I suppose it's easier for our political masters to do glib measures like banning ties and long sleeves rather than hiring more nurses and reducing overcrowding on wards.
In my first degree i did medical microbiology, we found that anything we swabbed grew a decent culture.
This included washed hands (hand washing is good for C diff though) you would have to go to silly lenghts to cut the rate of HAI from the doctors and nurses by direct transmission.

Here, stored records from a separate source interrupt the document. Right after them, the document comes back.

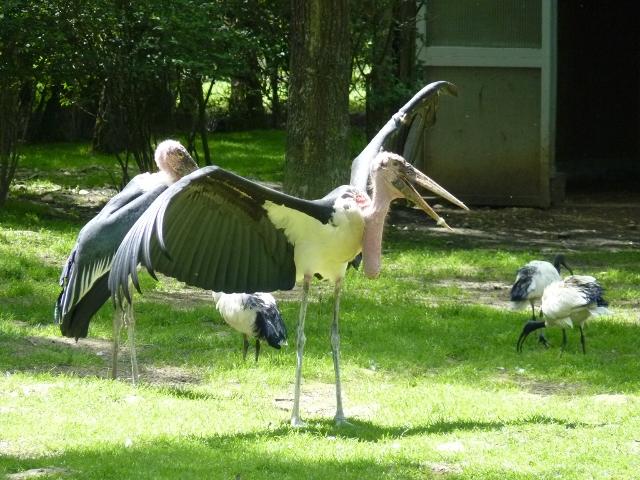 Le marabout se dore au soleil, ses immenses ailes noires grandes déployées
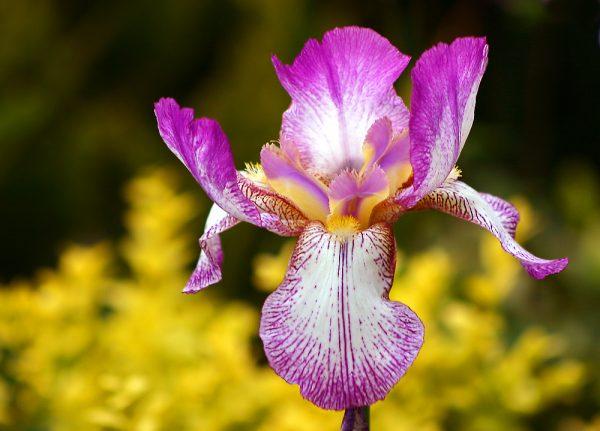 Ирис бело-фиолетовый
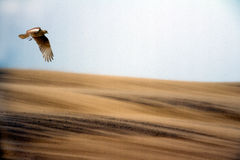 Hawk flying over sand. Against blue skies Stock Image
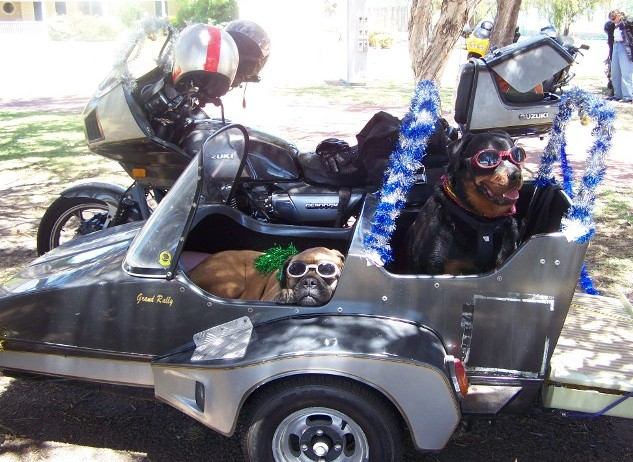 Motorcycle Sidecar Dogs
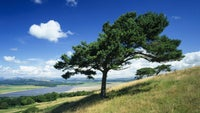 Scotts pines overlooking wildflowers in meadows & the River Kent's estuarial zone at Arnside Knott, Cumbria
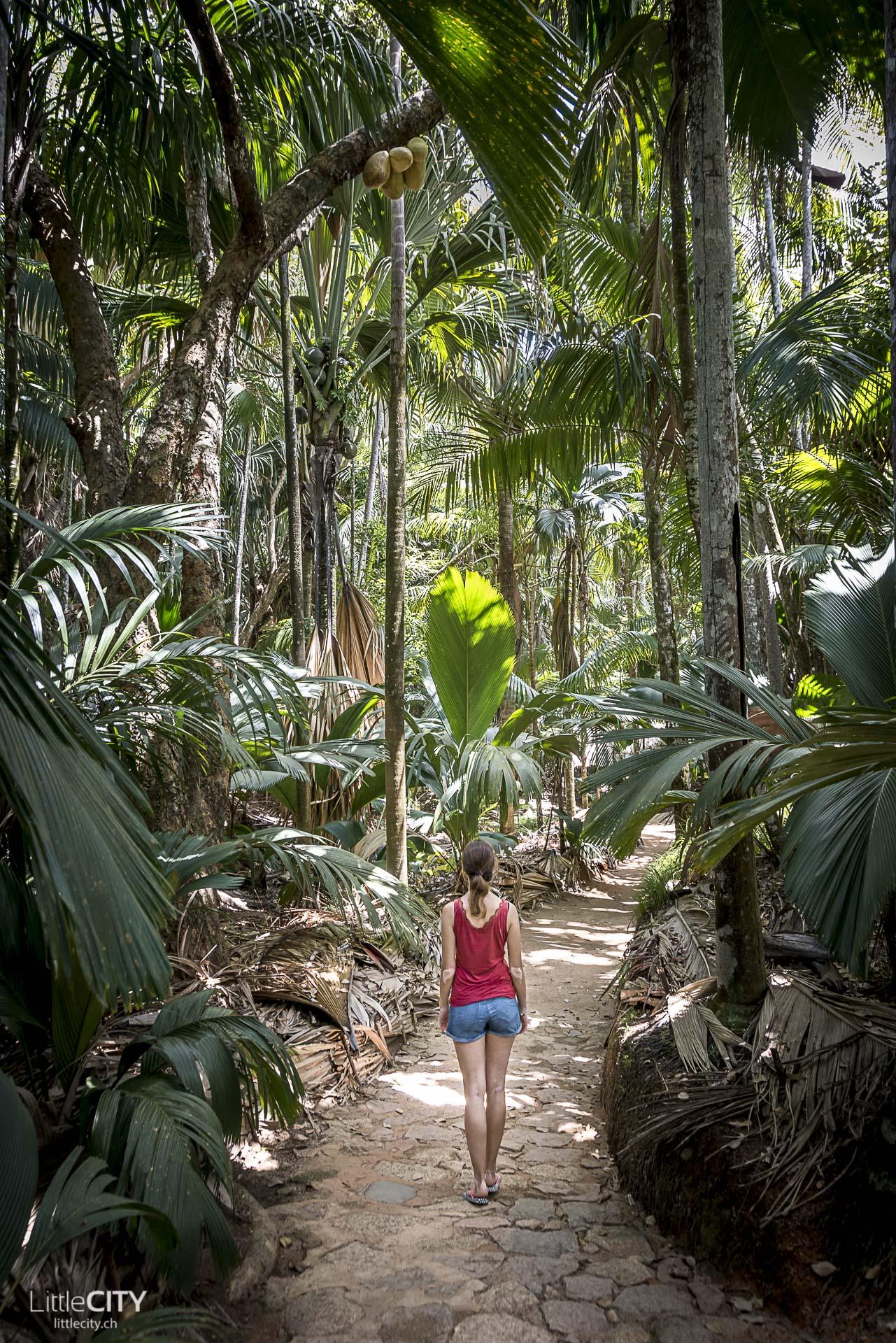 Praslin Valle du Mai Palmenwald, Seychellen Reisetipps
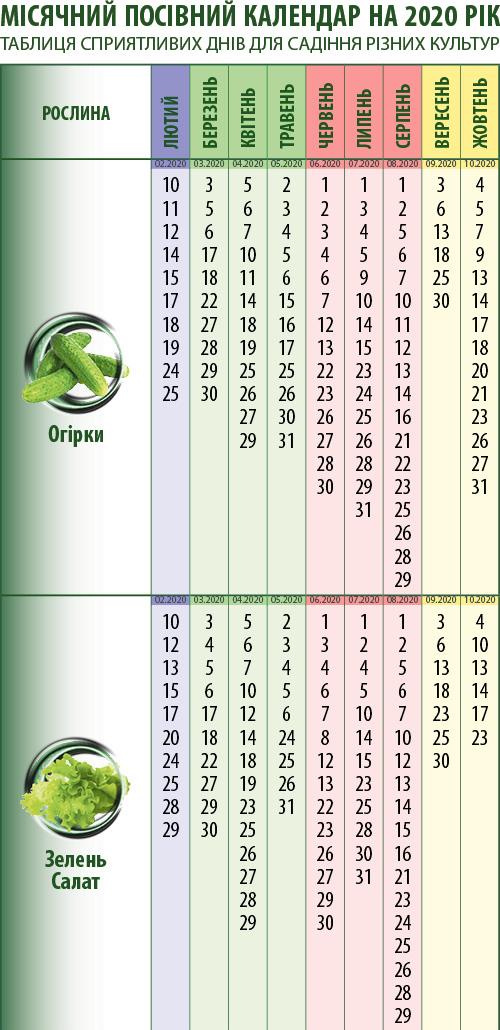 Посівний календар: огірки, зелень (салат), помідори, перець, баклажани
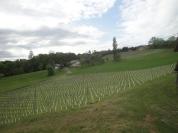 Weingut Perner Weingarten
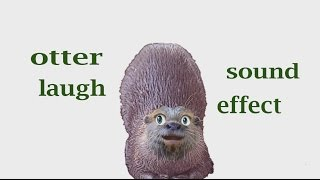 How A Funny Otter Laugh - Sound Effect - Animation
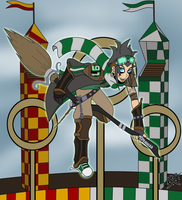 Quidditch Time !! by DaGreatVincE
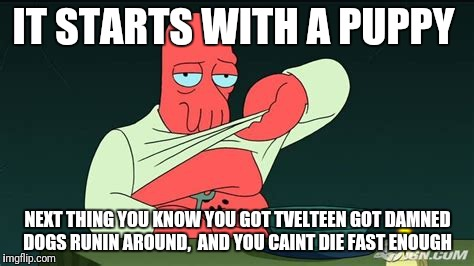 Zoidberg  | IT STARTS WITH A PUPPY NEXT THING YOU KNOW YOU GOT TVELTEEN GOT DAMNED DOGS RUNIN AROUND,  AND YOU CAINT DIE FAST ENOUGH | image tagged in zoidberg | made w/ Imgflip meme maker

I honestly believe that the clothing of the medics is the smallest cause of HAI in the patients.
Baby oil, olive oil or snake oil?
The very thought of this is making me unwell.
Engine oil?
Tea tree oil, surely?
The very smell of it would chase even superbugs away.
Perhaps we could coat Gordo in it each time he visits a new foundation trust?
No need. He is slippery enough already
i think the fly on the wall documentaries which have followed nhs hospital cleaning staff around give the best clue as to why the nhs is fucked, untrained badly led folk getting the basics wrong
oh and the public wards which no other western nation has chosen to copy but which are still being built by the nhs
you're describing the cleaners employed by private contractors brought in by Thatcher are you?
plenty more where they came from, the incompetent foreign doctors staffing ISTCs are already here - I've seen the quality of their work and it is scary
Anon: Interesting that you should blame a politician who retired 17 years ago for today's situation, as if the likes of Hewitt, Reid, Dobson, Flopsy, Mopsy, Cottontail, and Gordon had no chance to make any changes since then.
Note some of the above names may be wrong, but I can't tell which ones.